TEXT ::
________________________

Myeloid‐derived suppressor cells mediate tolerance induction in autoimmune disease

Summary In multiple sclerosis ( MS ) T cells aberrantly recognize self‐peptides of the myelin sheath and attack the central nervous system ( CNS ). Antigen‐specific peptide immunotherapy, which aims to restore tolerance while avoiding the use of non‐specific immunosuppressive drugs, is a promising approach to combat autoimmune disease, but the cellular mechanisms behind successful therapy remain poorly understood. Myeloid‐derived suppressor cells ( MDSC s) have been studied intensively in the field of cancer and to a lesser extent in autoimmunity. Because of their suppressive effect on the immune system in cancer, we hypothesized that the development of MDSC s and their interaction with CD 4 + T cells could be beneficial for antigen‐specific immunotherapy. Hence, changes in the quantity, phenotype and function of MDSC s during tolerance induction in our model of MS were evaluated. We reveal, for the first time, an involvement of a subset of MDSC s, known as polymorphonuclear ( PMN )‐ MDSC s, in the process of tolerance induction. PMN ‐ MDSC s were shown to adopt a more suppressive phenotype during peptide immunotherapy and inhibit CD 4 + T‐cell proliferation in a cell‐contact‐dependent manner, mediated by arginase‐1. Moreover, increased numbers of tolerogenic PMN ‐ MDSC s, such as observed over the course of peptide immunotherapy, were demonstrated to provide protection from disease in a model of experimental autoimmune encephalomyelitis.

________________________

Stored data entries ::
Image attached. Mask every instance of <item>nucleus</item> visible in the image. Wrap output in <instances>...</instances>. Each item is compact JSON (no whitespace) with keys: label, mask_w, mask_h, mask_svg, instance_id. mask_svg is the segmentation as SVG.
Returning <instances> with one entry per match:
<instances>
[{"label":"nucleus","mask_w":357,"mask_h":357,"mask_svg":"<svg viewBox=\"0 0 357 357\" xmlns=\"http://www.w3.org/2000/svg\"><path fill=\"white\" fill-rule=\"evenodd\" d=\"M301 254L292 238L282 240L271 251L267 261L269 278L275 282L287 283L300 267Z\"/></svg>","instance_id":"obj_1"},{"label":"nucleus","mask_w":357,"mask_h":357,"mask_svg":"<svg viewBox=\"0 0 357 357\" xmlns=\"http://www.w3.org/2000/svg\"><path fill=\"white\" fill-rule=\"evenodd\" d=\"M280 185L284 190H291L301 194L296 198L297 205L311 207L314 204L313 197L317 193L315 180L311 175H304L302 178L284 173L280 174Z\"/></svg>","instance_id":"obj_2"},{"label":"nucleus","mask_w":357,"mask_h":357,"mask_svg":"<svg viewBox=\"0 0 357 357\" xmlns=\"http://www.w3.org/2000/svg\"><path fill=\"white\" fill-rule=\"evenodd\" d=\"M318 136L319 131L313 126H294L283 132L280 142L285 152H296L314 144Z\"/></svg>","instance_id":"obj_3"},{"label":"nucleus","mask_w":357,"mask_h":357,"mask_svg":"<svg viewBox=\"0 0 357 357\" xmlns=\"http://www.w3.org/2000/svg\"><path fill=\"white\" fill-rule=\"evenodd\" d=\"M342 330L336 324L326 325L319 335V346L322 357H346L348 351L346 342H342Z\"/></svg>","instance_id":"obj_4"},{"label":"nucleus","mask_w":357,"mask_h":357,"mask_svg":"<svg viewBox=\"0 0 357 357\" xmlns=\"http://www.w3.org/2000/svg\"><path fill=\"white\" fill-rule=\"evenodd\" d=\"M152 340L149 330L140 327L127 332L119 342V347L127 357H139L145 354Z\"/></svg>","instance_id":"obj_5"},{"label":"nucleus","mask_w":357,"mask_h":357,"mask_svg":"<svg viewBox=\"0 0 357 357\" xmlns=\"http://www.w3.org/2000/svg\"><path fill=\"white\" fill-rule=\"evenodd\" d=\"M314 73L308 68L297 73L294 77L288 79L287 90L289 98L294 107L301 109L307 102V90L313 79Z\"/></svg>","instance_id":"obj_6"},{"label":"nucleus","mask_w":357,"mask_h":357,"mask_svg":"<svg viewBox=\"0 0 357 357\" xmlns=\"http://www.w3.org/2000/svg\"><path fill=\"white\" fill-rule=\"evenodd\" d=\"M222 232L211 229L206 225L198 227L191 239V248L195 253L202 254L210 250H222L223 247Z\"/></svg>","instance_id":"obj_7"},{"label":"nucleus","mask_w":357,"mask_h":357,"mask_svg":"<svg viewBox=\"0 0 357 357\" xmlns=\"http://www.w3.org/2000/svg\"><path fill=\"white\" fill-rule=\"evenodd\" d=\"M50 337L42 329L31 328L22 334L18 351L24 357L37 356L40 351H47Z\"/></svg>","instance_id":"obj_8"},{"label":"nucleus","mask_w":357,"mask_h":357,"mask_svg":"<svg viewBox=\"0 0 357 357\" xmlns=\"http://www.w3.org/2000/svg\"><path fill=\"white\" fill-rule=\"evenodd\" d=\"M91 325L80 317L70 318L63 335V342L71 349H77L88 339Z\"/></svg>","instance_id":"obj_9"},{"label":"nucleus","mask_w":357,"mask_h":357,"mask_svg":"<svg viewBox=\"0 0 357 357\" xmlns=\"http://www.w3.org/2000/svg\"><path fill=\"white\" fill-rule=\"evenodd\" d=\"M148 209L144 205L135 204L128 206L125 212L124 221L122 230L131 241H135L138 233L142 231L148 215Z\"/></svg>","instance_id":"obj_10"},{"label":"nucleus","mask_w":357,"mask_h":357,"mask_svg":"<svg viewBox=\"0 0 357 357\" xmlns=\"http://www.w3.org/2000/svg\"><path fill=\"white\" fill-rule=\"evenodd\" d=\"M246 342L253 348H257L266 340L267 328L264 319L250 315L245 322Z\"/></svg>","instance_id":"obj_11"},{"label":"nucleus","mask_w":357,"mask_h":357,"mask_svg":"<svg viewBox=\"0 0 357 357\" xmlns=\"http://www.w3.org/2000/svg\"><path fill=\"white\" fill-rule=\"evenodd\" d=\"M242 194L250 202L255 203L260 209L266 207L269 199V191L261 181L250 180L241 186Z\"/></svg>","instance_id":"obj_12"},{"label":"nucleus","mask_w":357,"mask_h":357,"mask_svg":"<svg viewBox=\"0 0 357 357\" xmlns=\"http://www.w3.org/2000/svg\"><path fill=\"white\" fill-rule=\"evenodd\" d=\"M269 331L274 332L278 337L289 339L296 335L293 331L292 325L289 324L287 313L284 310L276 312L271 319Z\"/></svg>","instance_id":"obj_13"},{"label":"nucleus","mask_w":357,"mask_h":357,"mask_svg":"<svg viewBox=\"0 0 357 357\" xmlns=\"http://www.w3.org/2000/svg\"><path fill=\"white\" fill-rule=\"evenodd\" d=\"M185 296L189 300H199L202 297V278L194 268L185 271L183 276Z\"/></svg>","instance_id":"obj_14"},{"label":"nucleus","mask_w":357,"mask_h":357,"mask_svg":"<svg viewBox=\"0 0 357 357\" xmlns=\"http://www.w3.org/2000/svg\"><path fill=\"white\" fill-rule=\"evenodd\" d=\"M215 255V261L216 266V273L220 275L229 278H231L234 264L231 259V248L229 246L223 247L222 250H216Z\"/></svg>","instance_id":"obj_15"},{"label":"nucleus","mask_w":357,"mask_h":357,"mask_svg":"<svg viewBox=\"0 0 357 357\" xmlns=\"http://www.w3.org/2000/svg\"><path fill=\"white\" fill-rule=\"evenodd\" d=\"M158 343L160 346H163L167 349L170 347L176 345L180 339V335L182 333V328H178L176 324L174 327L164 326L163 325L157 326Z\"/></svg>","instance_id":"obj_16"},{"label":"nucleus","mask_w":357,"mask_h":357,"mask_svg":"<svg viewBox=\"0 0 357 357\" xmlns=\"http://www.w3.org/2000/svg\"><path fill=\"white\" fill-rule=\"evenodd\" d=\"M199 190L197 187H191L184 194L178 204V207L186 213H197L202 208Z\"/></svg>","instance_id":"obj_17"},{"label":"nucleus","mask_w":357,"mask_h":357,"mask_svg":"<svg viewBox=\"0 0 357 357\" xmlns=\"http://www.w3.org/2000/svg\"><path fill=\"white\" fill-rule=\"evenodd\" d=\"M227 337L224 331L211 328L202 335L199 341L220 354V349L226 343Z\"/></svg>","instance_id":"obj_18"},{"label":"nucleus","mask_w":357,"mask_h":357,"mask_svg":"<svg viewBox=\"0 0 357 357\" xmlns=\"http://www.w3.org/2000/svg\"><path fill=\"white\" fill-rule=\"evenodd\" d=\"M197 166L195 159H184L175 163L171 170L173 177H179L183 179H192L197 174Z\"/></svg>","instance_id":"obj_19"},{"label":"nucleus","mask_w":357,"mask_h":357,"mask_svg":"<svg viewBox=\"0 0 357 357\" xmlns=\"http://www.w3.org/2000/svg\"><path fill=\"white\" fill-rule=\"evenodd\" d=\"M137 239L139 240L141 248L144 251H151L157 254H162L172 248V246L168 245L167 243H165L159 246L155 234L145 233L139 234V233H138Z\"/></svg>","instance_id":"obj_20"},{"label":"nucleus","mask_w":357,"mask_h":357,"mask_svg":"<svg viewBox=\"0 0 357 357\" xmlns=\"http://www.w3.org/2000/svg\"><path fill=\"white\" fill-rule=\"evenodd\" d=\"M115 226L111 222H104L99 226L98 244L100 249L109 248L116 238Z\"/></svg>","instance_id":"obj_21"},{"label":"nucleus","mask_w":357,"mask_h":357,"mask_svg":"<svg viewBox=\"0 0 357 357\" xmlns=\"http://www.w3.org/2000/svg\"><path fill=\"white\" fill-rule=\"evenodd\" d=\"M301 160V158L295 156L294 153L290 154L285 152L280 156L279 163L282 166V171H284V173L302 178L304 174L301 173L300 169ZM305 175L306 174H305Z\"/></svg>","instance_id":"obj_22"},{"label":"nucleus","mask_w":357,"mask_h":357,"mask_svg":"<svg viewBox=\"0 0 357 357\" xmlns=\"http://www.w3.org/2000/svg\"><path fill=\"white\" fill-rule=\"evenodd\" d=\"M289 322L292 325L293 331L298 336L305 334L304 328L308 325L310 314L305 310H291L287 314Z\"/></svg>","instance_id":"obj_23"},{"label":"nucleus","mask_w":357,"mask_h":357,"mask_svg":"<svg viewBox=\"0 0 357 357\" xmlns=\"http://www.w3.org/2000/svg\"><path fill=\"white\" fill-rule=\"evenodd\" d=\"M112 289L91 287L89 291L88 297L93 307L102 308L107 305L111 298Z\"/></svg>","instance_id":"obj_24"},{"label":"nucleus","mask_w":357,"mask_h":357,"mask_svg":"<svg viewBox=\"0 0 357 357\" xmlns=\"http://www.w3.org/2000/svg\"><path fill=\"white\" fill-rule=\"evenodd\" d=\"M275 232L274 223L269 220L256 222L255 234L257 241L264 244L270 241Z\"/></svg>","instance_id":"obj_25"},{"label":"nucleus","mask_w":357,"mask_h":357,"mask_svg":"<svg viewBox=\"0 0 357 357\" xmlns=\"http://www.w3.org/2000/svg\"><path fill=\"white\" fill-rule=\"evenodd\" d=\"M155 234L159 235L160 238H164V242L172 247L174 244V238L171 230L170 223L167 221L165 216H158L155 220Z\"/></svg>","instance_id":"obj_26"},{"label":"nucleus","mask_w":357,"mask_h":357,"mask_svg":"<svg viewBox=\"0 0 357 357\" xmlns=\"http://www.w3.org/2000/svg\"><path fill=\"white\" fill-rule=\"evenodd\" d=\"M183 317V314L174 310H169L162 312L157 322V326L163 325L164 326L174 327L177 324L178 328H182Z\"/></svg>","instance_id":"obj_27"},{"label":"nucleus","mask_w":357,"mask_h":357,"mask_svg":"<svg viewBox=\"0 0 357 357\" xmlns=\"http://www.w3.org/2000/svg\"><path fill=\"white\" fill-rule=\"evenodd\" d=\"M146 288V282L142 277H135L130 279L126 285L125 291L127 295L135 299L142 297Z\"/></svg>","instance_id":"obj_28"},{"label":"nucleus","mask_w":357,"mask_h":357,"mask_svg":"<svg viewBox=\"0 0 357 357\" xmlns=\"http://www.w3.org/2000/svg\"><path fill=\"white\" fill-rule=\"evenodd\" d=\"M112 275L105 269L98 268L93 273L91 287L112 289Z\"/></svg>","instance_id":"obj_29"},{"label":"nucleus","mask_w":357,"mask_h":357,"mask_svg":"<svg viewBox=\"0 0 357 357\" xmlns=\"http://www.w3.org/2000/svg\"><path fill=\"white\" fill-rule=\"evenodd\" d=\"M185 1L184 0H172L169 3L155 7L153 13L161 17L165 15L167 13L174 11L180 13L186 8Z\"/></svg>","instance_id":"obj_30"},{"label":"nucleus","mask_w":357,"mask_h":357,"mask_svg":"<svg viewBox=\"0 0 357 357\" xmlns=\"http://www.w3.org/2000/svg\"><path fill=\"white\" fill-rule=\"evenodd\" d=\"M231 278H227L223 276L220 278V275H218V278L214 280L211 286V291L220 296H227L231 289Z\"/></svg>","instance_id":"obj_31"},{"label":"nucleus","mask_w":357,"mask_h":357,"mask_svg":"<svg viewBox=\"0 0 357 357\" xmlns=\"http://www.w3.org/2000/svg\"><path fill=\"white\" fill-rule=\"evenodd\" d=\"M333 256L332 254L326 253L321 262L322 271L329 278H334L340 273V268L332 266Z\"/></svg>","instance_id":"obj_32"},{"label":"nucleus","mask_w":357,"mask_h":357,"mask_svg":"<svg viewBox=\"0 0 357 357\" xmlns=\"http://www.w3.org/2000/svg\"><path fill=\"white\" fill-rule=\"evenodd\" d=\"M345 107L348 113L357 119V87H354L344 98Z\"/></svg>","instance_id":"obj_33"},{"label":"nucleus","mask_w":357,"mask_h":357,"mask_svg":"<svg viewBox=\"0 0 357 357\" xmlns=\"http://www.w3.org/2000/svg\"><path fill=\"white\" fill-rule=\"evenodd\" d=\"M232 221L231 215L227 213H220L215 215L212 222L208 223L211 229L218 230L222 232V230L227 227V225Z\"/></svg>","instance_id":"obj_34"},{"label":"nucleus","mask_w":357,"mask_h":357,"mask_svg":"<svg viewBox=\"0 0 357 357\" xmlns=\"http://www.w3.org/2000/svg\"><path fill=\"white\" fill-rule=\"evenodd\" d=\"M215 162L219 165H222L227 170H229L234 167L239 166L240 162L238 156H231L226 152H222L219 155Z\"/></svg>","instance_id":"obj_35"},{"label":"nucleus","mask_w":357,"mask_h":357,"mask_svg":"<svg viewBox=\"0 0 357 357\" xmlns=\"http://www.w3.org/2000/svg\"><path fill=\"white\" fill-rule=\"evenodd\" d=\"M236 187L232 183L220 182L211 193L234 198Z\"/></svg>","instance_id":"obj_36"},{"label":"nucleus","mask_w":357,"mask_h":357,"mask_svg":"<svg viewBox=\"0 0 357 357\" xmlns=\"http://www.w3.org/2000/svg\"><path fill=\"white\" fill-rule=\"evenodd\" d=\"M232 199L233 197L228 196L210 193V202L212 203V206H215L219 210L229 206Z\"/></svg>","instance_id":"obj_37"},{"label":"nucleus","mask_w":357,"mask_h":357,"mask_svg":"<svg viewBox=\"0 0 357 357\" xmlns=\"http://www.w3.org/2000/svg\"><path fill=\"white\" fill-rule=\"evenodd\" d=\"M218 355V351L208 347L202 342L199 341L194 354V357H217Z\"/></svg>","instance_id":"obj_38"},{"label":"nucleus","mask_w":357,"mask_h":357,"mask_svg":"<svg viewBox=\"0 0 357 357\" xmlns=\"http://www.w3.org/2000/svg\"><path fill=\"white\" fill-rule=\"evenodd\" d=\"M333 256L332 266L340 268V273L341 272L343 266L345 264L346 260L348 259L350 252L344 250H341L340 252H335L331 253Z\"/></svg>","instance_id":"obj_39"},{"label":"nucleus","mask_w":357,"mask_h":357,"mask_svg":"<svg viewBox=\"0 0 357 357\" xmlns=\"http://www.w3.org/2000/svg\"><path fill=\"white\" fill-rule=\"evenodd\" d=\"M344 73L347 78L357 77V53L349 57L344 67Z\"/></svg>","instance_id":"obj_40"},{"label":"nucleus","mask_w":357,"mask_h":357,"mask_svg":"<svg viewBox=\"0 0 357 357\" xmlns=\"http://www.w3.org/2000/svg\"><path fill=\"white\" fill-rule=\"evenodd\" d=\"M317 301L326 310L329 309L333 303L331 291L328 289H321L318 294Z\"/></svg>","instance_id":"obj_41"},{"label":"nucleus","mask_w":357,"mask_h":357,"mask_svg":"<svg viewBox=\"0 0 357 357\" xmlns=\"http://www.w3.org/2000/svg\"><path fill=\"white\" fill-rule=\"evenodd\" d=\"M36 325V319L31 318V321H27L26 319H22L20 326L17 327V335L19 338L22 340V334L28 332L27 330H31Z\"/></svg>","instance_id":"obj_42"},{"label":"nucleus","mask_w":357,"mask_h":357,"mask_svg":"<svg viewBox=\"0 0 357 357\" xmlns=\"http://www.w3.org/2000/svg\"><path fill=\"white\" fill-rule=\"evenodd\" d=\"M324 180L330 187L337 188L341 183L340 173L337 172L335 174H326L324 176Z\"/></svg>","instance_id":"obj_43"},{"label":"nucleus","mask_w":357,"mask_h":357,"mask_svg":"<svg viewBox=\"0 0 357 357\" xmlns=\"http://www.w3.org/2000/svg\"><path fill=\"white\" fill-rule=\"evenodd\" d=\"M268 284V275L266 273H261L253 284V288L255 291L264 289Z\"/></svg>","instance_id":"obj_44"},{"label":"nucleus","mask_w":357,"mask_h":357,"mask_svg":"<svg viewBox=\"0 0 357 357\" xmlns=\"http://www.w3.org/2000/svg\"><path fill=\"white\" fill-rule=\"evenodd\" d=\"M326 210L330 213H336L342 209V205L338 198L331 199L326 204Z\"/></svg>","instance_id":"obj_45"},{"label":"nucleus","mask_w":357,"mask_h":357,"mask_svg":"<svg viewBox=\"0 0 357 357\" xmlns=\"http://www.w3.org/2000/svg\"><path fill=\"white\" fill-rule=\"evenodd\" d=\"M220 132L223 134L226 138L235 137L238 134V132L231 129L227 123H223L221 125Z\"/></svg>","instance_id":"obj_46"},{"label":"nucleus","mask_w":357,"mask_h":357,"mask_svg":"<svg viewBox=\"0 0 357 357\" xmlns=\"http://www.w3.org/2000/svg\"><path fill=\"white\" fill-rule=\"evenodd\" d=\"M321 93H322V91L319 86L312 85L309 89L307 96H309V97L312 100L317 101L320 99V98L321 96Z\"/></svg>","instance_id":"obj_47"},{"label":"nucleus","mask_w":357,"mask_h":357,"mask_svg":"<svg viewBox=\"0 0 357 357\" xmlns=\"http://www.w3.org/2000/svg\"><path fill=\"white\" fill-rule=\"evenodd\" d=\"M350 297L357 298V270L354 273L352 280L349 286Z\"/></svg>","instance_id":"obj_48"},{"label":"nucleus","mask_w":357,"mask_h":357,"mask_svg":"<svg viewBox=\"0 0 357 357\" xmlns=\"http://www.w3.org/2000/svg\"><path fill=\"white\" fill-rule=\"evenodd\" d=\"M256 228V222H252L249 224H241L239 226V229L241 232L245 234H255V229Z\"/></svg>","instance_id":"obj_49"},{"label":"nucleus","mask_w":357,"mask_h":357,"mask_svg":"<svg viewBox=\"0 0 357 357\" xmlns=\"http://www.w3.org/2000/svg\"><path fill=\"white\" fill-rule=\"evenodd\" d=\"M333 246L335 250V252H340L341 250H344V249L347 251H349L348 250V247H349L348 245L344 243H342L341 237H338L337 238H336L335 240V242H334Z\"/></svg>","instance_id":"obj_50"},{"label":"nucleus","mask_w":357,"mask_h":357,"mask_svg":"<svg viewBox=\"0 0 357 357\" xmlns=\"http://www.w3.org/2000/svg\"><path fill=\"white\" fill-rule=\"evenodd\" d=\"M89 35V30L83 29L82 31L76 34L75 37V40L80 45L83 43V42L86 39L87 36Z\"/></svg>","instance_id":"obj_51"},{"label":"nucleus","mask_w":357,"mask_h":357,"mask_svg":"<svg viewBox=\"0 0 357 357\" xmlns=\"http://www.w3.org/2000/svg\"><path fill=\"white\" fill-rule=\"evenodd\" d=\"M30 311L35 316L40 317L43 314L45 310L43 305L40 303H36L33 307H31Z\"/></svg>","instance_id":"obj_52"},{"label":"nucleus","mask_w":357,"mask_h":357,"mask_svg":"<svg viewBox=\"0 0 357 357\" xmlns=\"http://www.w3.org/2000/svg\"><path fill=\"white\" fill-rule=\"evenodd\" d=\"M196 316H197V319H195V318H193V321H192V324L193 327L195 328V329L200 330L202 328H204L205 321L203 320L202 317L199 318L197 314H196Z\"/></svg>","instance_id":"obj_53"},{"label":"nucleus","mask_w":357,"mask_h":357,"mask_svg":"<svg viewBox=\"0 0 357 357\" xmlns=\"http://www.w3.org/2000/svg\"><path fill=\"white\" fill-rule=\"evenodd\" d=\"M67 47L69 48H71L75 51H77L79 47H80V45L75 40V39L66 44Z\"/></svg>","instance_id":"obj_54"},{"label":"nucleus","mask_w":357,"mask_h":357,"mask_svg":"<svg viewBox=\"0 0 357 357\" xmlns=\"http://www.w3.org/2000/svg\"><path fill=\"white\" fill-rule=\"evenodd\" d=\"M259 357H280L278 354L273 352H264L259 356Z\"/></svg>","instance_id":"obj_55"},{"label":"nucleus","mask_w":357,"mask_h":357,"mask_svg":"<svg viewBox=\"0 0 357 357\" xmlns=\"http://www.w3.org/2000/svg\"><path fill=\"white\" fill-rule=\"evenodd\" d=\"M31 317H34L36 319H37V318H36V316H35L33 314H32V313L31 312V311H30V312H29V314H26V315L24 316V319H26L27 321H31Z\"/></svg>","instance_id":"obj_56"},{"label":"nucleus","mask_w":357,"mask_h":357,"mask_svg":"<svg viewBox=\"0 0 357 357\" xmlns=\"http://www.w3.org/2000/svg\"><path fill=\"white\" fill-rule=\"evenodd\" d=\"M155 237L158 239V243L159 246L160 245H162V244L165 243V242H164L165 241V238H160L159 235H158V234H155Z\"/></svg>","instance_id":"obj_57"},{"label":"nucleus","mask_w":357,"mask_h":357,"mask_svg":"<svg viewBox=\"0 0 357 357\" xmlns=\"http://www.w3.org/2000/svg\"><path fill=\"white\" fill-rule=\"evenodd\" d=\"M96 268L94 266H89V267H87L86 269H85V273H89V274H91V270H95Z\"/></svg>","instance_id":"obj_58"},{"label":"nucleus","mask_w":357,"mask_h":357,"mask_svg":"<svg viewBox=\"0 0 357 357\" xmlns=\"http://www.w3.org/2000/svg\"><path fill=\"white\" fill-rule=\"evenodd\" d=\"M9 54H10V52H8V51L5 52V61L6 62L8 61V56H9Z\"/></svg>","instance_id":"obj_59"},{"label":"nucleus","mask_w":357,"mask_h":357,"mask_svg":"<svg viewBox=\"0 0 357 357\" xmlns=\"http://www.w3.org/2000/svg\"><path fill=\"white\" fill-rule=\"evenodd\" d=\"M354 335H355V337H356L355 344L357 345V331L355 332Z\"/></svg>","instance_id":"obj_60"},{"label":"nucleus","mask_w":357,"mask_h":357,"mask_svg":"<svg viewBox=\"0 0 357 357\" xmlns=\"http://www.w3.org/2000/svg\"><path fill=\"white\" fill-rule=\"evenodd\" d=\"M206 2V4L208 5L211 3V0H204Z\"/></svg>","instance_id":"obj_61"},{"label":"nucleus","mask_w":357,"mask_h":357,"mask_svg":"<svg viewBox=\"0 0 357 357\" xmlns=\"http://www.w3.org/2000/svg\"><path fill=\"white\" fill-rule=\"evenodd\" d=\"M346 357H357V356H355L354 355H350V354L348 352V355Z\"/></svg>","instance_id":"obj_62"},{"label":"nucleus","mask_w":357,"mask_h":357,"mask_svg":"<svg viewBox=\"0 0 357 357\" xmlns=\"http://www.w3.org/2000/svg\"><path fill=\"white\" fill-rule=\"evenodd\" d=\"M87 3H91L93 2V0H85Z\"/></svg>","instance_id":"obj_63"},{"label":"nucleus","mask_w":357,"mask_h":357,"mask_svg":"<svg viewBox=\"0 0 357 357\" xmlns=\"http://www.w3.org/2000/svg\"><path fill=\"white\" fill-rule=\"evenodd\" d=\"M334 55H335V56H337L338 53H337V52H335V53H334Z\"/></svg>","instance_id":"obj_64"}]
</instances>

________________________

YOUR INSTRUCTIONS ::
According to the summary, what mediates the cell-contact-dependent inhibition of CD4+ T-cell proliferation by PMN-MDSCs?

SOLUTION FOR THIS PROBLEM ::
Arginase-1.